Untuk itu, KPU Kabupaten Boyolali meminta kepada masyarakat untuk turut serta menyukseskan tahapan ini dengan memberikan data yang benar ke petugas. Masyarakat hanya perlu diminta menyiapkan fotocopy KTP dan Kartu Keluarga (KK) terbaru. Menurut data, pemilih di Kabupaten Boyolali berjumlah 827.529 pemilih yang akan dimutakhirkan melalui coklit.
Sebanyak 3.408 petugas Panitia pemutakhiran data pemilih (Pantarlih) akan melakukan coklit data pemilih dengan mendatangi rumah warga satu per satu pada 12 Februari 2023 hingga 14 Maret 2023 serentak di seluruh wilayah Kabupaten Boyolali.
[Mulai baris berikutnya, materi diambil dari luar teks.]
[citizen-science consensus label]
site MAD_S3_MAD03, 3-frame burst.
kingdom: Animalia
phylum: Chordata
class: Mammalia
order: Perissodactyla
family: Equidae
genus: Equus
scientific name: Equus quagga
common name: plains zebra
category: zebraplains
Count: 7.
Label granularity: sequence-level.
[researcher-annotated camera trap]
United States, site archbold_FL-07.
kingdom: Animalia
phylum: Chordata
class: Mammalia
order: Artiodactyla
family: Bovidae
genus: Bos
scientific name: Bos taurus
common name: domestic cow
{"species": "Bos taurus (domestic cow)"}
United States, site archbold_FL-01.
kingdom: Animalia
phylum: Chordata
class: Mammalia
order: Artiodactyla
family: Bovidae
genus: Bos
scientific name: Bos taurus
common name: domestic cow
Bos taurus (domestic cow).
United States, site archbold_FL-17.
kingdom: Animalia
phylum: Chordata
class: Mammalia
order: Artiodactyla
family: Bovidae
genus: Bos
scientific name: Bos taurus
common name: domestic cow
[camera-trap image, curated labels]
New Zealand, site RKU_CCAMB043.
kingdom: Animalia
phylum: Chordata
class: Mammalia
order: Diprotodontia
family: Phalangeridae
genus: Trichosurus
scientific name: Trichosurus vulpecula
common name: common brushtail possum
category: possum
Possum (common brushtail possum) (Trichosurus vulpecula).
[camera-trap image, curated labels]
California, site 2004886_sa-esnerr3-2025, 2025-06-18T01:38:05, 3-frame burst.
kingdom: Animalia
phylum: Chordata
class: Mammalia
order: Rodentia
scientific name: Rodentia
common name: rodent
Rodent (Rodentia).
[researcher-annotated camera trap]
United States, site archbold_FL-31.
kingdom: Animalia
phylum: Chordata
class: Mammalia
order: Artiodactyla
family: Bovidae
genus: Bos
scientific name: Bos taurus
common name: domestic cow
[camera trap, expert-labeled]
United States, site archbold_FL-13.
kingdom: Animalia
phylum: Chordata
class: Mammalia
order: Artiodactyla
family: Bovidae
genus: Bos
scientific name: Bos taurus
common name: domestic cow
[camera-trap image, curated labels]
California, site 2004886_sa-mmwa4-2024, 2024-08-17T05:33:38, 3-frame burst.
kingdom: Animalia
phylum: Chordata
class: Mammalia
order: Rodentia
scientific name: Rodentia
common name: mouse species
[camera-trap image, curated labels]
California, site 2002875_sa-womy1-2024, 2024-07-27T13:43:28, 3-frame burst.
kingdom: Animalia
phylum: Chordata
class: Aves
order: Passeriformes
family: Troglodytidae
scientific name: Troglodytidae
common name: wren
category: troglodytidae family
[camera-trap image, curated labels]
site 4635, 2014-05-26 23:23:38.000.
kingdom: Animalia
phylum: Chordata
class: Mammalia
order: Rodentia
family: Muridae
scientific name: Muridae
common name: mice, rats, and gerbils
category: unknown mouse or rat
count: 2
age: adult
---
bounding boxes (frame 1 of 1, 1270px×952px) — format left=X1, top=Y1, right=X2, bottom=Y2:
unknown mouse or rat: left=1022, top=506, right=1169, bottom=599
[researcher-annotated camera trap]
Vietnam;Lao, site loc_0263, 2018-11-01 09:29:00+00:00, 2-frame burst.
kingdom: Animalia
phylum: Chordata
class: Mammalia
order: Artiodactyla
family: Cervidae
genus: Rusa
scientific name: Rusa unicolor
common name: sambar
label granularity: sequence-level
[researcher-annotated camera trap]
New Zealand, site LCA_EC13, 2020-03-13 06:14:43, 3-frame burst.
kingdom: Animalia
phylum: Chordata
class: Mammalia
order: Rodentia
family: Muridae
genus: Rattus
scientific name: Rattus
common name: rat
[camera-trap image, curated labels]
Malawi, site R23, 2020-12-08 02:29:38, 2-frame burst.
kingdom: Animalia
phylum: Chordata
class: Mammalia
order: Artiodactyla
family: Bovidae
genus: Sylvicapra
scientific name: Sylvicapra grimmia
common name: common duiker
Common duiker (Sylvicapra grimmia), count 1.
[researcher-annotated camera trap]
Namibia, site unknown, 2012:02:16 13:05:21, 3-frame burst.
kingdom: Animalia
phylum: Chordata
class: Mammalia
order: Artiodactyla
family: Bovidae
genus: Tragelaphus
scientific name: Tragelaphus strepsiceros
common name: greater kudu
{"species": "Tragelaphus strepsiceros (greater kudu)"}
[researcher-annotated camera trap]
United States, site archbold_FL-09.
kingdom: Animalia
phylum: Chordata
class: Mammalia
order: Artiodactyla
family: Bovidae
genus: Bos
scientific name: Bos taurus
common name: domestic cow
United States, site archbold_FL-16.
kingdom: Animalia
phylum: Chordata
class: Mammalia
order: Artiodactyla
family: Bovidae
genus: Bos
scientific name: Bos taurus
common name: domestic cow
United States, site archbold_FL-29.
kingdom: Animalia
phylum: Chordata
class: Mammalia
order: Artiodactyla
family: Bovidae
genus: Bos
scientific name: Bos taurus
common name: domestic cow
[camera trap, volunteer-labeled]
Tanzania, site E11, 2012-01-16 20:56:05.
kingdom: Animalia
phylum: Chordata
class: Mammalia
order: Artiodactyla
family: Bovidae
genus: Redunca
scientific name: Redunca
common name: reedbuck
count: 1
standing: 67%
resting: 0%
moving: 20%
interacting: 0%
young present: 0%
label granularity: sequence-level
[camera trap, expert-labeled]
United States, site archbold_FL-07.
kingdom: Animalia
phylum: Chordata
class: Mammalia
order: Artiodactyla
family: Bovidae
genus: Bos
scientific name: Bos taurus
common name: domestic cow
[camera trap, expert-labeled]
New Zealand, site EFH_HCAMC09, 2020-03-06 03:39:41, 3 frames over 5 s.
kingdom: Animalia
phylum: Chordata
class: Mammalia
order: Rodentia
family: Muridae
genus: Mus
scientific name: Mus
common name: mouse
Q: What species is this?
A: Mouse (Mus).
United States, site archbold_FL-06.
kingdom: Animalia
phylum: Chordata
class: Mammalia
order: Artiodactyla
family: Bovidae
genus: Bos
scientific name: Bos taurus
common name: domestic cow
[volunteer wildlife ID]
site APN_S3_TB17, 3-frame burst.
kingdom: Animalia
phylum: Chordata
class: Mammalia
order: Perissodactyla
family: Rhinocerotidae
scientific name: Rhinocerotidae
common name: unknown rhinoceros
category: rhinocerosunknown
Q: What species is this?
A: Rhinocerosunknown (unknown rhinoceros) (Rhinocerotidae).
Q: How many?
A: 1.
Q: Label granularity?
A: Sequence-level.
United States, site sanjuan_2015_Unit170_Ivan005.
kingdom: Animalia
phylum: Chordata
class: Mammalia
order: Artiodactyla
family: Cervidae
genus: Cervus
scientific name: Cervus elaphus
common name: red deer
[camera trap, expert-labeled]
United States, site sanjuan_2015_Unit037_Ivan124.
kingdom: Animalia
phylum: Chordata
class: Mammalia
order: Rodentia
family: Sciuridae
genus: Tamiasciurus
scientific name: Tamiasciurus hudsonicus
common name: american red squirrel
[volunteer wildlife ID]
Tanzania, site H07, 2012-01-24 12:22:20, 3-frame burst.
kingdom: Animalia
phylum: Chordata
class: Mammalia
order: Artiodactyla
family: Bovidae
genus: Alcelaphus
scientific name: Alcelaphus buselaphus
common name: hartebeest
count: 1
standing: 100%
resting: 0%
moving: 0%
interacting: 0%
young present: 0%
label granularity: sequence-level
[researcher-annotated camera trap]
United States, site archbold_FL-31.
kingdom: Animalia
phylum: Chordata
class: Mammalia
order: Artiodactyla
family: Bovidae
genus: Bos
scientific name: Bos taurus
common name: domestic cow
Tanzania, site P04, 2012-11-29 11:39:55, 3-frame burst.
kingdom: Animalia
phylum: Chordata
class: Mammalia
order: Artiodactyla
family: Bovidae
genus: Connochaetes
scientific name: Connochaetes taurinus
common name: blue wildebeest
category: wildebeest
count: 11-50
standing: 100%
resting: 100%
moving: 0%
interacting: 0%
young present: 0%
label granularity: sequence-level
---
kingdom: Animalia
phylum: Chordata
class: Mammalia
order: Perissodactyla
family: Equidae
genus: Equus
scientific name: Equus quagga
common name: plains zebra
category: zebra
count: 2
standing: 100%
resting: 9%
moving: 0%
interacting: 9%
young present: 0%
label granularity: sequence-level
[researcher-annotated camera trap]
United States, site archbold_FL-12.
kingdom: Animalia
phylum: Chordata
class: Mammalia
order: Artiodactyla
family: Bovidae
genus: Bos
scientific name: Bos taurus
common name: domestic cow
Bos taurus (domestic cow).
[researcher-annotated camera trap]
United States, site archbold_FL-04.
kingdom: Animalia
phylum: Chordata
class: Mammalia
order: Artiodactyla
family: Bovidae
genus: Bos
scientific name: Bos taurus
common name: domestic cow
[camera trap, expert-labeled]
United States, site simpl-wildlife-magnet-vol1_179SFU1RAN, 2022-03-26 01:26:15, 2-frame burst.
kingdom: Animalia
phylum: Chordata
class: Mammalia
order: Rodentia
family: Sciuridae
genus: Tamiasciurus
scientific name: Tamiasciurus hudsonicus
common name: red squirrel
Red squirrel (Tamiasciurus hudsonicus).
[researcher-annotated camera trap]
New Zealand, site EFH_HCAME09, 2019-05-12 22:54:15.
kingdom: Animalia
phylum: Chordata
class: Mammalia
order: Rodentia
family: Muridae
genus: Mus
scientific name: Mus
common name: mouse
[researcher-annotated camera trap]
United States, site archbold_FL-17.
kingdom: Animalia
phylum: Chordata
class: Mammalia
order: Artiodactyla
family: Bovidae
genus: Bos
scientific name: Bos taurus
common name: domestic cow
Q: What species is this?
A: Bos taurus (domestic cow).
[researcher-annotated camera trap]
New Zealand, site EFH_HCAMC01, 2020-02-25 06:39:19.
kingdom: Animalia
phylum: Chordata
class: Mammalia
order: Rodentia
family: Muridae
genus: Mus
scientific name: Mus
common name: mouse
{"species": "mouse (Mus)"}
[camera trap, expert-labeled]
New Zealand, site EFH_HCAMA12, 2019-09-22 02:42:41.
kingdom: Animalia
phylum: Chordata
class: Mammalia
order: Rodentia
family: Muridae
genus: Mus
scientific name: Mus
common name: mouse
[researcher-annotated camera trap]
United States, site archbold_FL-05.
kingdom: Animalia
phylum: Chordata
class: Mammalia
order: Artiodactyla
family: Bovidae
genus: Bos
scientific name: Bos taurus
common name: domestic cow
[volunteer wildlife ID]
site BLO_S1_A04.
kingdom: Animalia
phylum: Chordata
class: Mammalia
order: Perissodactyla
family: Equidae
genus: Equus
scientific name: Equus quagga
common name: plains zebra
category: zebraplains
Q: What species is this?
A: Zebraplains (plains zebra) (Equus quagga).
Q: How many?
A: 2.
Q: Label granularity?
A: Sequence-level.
Dengan selesainya kegiatan coklit, tahap selanjutnya yakni penyusunan daftar pemilih hasil coklit oleh PPS. Kemudian dilanjutkan dengan penyusunan Daftar Pemilih Sementara (DPS), Daftar Pemilih Sementara Hasil Perbaikan (DPSHP), Daftar Pemilih Tetap (DPT) dan Daftar Pemilih Tambahan (DPTb).
Seperti diketahui, bahwa Pemilu Tahun 2024 akan diikuti oleh 18 partai politik. Dan, Kabupaten Boyolali memiliki lima daerah pemilihan (dapil). Yakni Dapil 1 meliputi Kecamatan Ampel, Boyolali, Mojosongo dan Teras. Dapil 2 meliputi Kecamatan Selo, Cepogo, Musuk, Tamansari dan Gladagsari.